= What you have to do =
Where the material below has a line containing "ispanika touristika epaggelmata", start repeating exactly, and keep going through the line containing "Кинопленка 16 мм", with no other lines.

= Records to process =
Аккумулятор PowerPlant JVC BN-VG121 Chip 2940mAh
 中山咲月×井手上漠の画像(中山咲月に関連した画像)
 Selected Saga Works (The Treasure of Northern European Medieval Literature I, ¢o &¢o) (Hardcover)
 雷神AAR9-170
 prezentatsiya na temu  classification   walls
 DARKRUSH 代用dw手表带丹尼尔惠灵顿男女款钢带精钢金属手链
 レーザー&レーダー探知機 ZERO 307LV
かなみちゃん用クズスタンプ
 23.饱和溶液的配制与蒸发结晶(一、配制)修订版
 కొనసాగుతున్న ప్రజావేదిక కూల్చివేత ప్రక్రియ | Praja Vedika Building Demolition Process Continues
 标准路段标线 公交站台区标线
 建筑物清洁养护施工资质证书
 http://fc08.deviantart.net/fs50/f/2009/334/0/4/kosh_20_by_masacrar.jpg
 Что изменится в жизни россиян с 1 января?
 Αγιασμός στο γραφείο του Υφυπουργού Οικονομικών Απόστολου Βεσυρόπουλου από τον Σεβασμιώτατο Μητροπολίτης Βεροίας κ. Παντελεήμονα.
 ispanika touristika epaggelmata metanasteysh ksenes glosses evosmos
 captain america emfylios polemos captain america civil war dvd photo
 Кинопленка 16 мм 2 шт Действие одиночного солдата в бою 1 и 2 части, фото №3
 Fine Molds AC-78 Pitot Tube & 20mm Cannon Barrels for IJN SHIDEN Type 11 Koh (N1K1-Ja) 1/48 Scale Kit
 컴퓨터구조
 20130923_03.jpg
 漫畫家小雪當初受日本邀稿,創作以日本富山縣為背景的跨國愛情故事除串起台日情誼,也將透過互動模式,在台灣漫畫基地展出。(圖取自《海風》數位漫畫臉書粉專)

= Exercise solution =
 ispanika touristika epaggelmata metanasteysh ksenes glosses evosmos
 captain america emfylios polemos captain america civil war dvd photo
 Кинопленка 16 мм 2 шт Действие одиночного солдата в бою 1 и 2 части, фото №3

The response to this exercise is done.